The Greater Gabbard wind farm cost £1.3 billion to construct, and will supply power to 500,000 homes
The second largest offshore wind farm in the world, costing £1.3 billion (US$2 billion) opened today 23km off the coast of Suffolk.
The 504MW Greater Gabbard installation with 140 turbines is capable of generating enough clean electricity to power over half a million homes, more than the domestic electricity demand of Suffolk.
The developers, SSE renewables and RWE npower renewables are already planning doubling capacity by 2017 having received Development Consent in May.
“Greater Gabbard has already brought jobs and wider benefit to the local community, with hundreds of people employed on site, and a £150,000 fund created to support local initiatives, which will be managed by Suffolk Community Foundation”, said energy and business minister Michael Fallon.
Last month the UK celebrated its largest offshore wind farm off the Kent coast.
It plans to break this record with a 1,200MW project unveiled recently by energy chief Ed Davey.
“The potential for our industry is huge and actually being the leader gives a potential for exports and potential to learn how to innovate and how to get the cost benefits from large scale deployment,” he told RTCC in an interview.
“I think it’s right that we are leading – the problems we’ve seen in the past has been that Britain has been a follower and as a result we’ve had to actually end up paying more because we’re depending on other suppliers and we’ve not had the industrial base development with the jobs that come to that.”
Future growth
The government set out its Offshore Wind Industrial Strategy, published last week.
This includes £20 million from the Regional Growth Fund to improve the UK wind industry’s supply chain, and £46 million to join up innovation between industry, Government and academia and help companies to bring new products to market.

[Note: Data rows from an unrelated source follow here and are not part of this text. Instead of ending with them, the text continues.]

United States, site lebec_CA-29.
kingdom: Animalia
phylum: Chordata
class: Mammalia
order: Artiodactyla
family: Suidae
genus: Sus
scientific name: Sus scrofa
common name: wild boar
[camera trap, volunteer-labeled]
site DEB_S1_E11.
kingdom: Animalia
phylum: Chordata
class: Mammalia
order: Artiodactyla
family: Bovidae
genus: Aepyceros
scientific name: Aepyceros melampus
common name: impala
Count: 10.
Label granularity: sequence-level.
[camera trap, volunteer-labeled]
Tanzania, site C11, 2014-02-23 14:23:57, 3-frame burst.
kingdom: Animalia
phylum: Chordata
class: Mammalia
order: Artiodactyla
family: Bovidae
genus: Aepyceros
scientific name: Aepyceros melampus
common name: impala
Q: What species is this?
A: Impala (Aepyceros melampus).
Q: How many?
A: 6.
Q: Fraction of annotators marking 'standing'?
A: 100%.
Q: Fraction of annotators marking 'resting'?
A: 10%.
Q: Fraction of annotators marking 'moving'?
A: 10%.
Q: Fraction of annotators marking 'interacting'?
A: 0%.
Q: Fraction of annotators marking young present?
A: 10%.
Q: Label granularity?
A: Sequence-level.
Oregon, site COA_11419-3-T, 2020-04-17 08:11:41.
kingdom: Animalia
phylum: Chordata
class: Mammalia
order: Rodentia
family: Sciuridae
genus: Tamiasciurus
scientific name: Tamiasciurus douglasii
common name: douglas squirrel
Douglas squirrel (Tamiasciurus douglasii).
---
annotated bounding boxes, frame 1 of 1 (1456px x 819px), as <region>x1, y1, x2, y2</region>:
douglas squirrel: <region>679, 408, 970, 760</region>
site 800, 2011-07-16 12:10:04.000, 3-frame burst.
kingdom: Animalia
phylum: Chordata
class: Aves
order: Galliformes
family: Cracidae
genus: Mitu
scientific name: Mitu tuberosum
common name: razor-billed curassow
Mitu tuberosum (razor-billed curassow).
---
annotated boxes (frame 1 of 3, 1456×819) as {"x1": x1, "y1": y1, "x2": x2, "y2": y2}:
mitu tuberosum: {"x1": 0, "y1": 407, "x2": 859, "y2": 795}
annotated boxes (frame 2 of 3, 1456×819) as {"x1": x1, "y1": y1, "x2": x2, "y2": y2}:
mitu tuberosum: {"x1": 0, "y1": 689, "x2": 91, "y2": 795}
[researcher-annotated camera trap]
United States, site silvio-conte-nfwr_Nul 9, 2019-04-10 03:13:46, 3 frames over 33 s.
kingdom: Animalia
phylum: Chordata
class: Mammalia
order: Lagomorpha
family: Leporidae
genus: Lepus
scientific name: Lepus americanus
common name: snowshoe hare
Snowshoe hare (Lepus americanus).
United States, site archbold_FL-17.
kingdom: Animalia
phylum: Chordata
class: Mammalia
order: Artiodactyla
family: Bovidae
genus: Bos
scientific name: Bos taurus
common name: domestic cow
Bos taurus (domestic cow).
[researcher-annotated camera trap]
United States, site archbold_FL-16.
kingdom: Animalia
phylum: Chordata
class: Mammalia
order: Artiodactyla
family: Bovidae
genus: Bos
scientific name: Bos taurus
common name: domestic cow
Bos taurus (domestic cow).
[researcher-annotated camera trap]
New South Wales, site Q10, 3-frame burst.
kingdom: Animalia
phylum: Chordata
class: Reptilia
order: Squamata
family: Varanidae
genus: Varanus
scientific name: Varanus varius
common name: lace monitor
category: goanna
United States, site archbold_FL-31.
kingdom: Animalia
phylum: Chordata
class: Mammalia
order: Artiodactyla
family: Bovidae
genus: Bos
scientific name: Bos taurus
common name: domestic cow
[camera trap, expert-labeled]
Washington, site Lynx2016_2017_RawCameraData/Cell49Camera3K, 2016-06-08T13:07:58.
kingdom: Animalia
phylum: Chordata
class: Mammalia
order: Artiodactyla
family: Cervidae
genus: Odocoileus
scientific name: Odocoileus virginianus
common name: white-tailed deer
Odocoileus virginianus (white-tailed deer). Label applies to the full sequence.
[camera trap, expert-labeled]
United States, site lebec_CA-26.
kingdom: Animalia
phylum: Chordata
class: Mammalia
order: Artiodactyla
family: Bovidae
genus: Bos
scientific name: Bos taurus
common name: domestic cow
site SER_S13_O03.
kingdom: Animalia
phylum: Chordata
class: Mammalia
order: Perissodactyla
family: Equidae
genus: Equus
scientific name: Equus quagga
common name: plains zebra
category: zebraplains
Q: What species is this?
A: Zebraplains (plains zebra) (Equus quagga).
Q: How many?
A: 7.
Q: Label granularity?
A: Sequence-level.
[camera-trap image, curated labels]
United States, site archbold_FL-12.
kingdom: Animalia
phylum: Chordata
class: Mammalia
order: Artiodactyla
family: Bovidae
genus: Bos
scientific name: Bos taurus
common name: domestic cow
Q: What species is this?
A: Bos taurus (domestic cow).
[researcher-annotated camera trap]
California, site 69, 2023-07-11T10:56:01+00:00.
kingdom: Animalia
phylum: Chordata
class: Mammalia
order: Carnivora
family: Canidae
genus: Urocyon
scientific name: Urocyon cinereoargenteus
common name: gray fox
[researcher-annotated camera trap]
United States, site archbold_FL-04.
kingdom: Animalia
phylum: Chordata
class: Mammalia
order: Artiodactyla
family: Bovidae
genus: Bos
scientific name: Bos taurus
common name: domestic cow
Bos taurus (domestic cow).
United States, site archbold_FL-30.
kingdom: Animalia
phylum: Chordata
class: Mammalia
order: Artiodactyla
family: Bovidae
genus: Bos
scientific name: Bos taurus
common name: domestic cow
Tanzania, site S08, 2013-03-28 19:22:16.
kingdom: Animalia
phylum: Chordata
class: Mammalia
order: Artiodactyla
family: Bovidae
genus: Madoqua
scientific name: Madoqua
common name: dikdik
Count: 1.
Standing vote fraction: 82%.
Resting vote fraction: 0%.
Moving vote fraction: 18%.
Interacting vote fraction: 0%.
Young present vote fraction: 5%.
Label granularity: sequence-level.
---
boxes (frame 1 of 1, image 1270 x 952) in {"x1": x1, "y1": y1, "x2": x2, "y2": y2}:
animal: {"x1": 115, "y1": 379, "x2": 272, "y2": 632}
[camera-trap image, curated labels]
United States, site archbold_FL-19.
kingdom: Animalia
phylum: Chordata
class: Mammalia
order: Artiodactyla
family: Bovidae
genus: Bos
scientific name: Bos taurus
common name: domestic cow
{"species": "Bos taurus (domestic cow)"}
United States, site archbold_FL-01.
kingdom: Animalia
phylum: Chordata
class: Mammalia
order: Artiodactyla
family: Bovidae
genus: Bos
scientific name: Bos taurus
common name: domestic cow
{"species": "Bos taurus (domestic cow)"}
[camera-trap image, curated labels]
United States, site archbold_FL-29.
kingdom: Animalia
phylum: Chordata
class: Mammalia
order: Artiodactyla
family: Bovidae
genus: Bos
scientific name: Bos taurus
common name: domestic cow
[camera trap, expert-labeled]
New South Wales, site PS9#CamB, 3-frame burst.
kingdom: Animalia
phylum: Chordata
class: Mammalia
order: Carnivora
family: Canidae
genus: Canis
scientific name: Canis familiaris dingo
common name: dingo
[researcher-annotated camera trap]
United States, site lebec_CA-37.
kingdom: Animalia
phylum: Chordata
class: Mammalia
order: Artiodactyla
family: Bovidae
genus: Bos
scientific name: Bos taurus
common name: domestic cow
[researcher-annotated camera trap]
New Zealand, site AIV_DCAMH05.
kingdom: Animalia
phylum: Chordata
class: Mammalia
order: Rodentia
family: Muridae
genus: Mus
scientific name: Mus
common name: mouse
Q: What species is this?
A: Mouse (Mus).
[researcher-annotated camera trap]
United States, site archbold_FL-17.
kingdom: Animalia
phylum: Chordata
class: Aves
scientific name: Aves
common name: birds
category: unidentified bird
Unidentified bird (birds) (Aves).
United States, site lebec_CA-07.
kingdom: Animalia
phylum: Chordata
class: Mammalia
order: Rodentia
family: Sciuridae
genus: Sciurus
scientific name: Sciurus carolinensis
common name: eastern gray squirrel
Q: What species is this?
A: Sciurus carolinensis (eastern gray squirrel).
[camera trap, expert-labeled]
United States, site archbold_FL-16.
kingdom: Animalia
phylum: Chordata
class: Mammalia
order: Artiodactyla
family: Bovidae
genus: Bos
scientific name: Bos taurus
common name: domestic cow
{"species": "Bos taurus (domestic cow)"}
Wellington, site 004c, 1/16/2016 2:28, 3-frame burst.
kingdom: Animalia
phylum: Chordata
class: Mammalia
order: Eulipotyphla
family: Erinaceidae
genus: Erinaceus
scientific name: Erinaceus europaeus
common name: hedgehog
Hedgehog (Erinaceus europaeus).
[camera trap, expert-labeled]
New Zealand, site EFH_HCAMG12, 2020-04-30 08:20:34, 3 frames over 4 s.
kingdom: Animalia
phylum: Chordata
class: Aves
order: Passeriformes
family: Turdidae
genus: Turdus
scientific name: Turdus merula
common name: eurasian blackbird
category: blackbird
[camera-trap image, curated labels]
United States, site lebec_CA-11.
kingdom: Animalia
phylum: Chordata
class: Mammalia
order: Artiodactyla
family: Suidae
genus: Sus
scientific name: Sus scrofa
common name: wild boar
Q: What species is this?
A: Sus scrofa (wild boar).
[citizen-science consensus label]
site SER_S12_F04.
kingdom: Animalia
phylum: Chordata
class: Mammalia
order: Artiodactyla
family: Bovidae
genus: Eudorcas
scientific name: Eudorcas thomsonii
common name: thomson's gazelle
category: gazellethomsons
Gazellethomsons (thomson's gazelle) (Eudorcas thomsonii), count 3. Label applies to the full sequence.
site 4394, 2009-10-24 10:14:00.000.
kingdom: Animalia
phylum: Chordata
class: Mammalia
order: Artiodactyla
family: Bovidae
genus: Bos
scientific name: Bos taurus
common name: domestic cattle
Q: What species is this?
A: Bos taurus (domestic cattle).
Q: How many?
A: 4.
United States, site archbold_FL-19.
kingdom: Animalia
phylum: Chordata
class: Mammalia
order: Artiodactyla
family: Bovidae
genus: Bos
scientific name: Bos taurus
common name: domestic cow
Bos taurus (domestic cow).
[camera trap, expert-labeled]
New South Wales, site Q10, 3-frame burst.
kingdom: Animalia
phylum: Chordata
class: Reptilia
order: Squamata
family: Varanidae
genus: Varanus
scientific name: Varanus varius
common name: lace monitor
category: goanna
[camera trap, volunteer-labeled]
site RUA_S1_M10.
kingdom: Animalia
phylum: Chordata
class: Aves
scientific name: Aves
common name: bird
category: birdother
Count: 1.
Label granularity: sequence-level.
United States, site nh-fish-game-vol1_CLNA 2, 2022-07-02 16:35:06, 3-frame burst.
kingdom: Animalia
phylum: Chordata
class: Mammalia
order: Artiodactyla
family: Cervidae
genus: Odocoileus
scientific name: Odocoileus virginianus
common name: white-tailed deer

Offshore wind has the potential to provide enough clean power for 11 million homes in the UK by the end of this decade, creating 30,000 jobs and contributing £7 billion to the economy.
The government has set a target of 16GW of offshore wind power capacity by 2020, and John Lang, from trade association RenewableUK says this is a realistic objective provided the government continues to support the development of wind in the UK.
“With regards to hitting our targets we are still confident we can reach 16-18GW of offshore wind by 2020, but for this to happen investors need to have confidence that there will be a positive policy framework in the UK, which will help convince them that this country is the best place to invest.”
RenewableUK data indicates the UK has 21 operational offshore wind farms with an installed capacity of 3,653MW – enough to supply nearly two and a half million British homes with clean electricity.